Friday, February 3, 2017

To the Fairest...

Mount Olympus could have been wealthier by one golden apple if only it had clearly-defined property rights. Instead it destroyed a civilization. 

In the story of the Apple of Discord, the goddess Eris throws a golden apple into the middle of a feast of the gods. Inscribed on the apple were the words “To the Fairest,” implying that it belonged to the most beautiful. This predictably triggered a big fight over who was, in fact, the fairest. The conflict ultimately resulted in the Trojan War.

Supposedly this is a parable about how a small conflict can escalate into a much larger one. I think it actually has a different moral: strict property rights can nip a much bigger conflict in the bud. If ownership of the apple had simply been assigned to someone, even at random or for reasons that don’t seem “fair”, the whole conflict could have been avoided. “Finders keepers” would have avoided the conflict. “Show of hands for who is the fairest” would have done it.
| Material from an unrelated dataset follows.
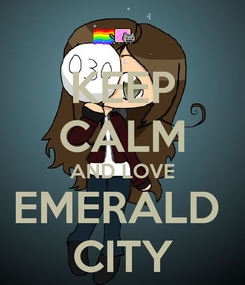 Poster: KEEP CALM AND LOVE EMERALD  CITY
Granted it’s a new piece of property and ownership of it was brought into question the moment it was found, the means of assigning ownership should be as clear as possible so that conflict is minimized. And once ownership is established, even if that assignment is initially somewhat capricious, it should be very difficult to call that ownership into question. Allowing open-ended appeals and endlessly revisiting the "justice" of the initial assignment is a recipe for eternal conflict. The occasional injustice of a misjudged beauty contest (or unjust assignment of property to the "wrong" party, in someone's estimation) needs to be traded off against the very high cost of seeking perfect justice, given that we can only approach but never quite reach that Platonic ideal.
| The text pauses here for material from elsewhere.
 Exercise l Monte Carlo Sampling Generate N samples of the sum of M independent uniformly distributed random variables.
This is relevant because today many people endorse stamping “to the fairest” on everything and opening up discussion of who should rightfully own what. I’m thinking of Obama’s “you didn’t build that” remark and Elizabeth Warren and others’ echoing of it. The idea of reparations for centuries-old misdeeds also come to mind. While it certainly makes sense to correct an injustice where one party obviously robbed another, it is less clear that we should “correct” for these social injustices in which there is no clear perpetrator and no obvious victim. A rich person probably got rich by selling an in-demand service to customers who paid willingly. It isn’t at all clear that such a person “took” more than “his fair share.” For the sake of predictability, each voluntary transaction should be seen as inherently legitimate. The transactors should not fear that their exchanges will be later reversed or called into question by third parties looking at statistical aggregates. While it’s sometimes necessary to call the ownership of something into question and adjudicate that dispute, it is very expensive. The resources wasted fighting over who owns what can easily exceed the value of the things in dispute. Property rights should be strong enough to deter theft but still avoid unnecessary conflicts over who owns what.
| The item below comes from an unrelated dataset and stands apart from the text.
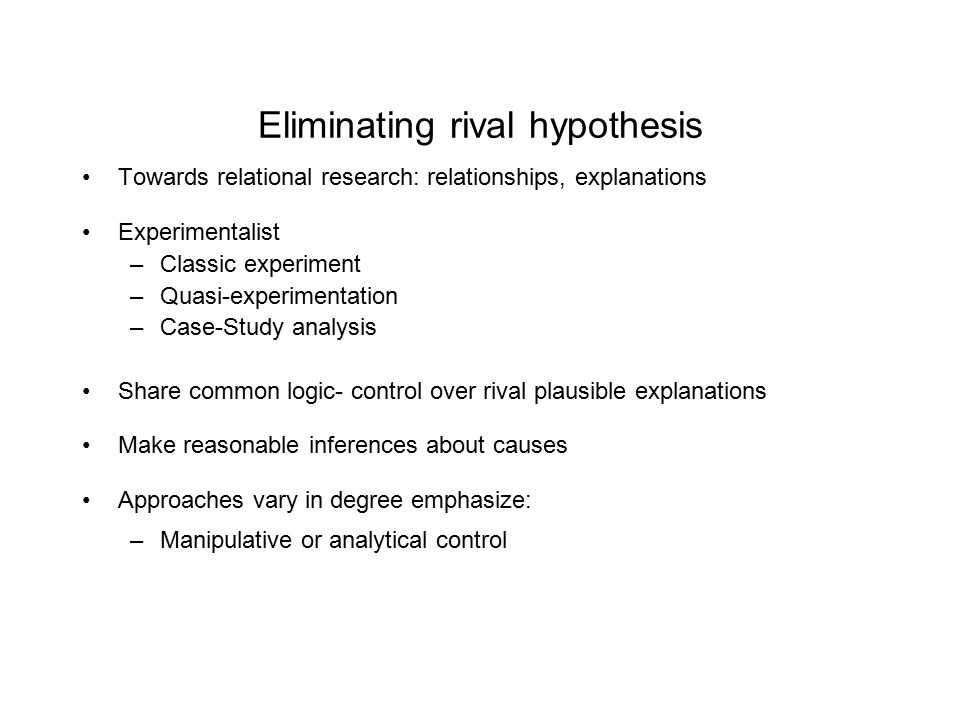 Eliminating rival hypothesis Towards relational research: relationships, explanations Experimentalist –Classic experiment –Quasi-experimentation –Case-Study analysis Share common logic- control over rival plausible explanations Make reasonable inferences about causes Approaches vary in degree emphasize: –Manipulative or analytical control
How costly is it to resolve a property dispute? Think about the proportion of a settlement or jury award that a lawyer takes when his client sues someone for damages. I don’t have good numbers, but it’s often half or more of the settlement. And that’s an *under*estimate of the total cost; you have to consider the lawyers of the losing team and the judge’s time and the wasted time of various witnesses if you are trying to tally up the true social cost. Or think about insurance, where the rules for approving a claim are pretty straightforward and stated clearly in policy language. Auto and Property loss ratios (the percent of premiums paid out when insurance customers make a claim) are around 60% on average, meaning roughly 40% of your premium is the expense of processing the money (the incoming premiums and the outgoing claims dollars), handling the claims, pricing the insurance, investigating fraud, and other expensive, labor-intensive things that insurance companies do. For another example, the deadweight loss of taxation in the United States is thought to be something like 30% of revenue (citation needed, but this 30% figure is what I find from some casual Googling); collect a trillion dollars and you destroy $300 billion in value. It’s expensive to live in an environment where ownership is constantly called into question and reassigned from one party to another. 

I'm sure some of you think I'm being obtuse and are saying, "Of course the gods are going to fight over who is most beautiful! They are vain. Downright narcissistic. Obviously the apple was going to trigger a status fight. It was never about the stupid golden apple anyway. Why would a god care about a chunk of gold?" And of course that's another lesson: avoid status fights. Especially when they are motivated by crass materialism. Petty squabbles about who has the most stuff are the crassest and most materialistic of all status fights. I'm sure the inequality-mongers imagine themselves on the side of the angels, but I see them as fomenting illegitimate class resentments, instigating conflict where none needs to occur, and positing mistaken (easily refutable!) causal explanations of social phenomena.